2)「ノネコ」は推定されるほどいないのではないか

 ノネコの数は、ノネコ管理計画では約600~1200匹と推定され、環境省は年間300匹捕獲する目標を設定した。しかし、2018年度は環境省が掲げる目標値に遠く及ばず43匹の捕獲数だ。環境省奄美野生生物保護センターは、

「捕獲の技術をこれから改革していかなければならない。技術が未熟だというところがあって、猫の数が想定より少なかったということではない」と、あくまで推定生息数600~1200匹という数値は正しく、年間300匹捕獲できるという姿勢を崩さない。

ノネコを受け取る齊藤氏

 もう一つ、気になるのはノネコの餌の量だ。〈ノネコ1頭が1日に摂取している餌の量の平均は、378・4gと見積もられ、この量はケナガネズミとクロウサギでは1頭ずつ必要になる〉ため、〈希少種に及ぼすノネコの捕殺影響は甚大なものとなる可能性が高い〉と、同計画書にある。

 しかし、これまで奄美大島からノネコ8匹引き取ってきた前出・獣医師の齊藤氏は「体重4キロの成猫でキャットフードなら1日約90グラム前後が標準量」と話す。
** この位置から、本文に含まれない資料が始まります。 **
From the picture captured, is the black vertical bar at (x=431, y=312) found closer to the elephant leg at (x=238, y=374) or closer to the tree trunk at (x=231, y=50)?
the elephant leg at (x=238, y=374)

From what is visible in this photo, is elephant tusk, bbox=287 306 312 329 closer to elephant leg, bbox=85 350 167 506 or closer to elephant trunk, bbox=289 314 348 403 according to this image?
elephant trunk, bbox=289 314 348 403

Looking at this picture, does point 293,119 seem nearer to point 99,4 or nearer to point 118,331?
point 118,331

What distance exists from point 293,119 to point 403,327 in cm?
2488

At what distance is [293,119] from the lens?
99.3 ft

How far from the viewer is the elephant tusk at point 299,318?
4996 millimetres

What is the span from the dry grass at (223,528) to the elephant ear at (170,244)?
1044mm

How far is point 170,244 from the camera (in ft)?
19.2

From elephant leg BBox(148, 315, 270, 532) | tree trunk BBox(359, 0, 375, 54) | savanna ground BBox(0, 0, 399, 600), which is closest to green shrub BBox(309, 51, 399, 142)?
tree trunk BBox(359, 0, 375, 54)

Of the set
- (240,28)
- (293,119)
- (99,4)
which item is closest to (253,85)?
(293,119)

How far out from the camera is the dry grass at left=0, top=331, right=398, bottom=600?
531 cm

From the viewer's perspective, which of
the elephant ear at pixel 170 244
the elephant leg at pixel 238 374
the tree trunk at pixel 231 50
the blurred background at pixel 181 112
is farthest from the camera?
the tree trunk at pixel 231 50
この約4倍もの量を野生の猫が日々食べて初めて〈ノネコの捕殺影響は甚大なものとなる〉のだ。そしてこの見積もり値が引用されている論文では「ノネコによって年間1万匹のクロウサギが捕食されている可能性」とある。考えてみてほしい。もし本当に「600~1200匹のノネコ」が、それだけの勢いで「2000~4800匹」のクロウサギを摂取しているようなら、クロウサギはとっくの昔に絶滅しているのではないだろうか。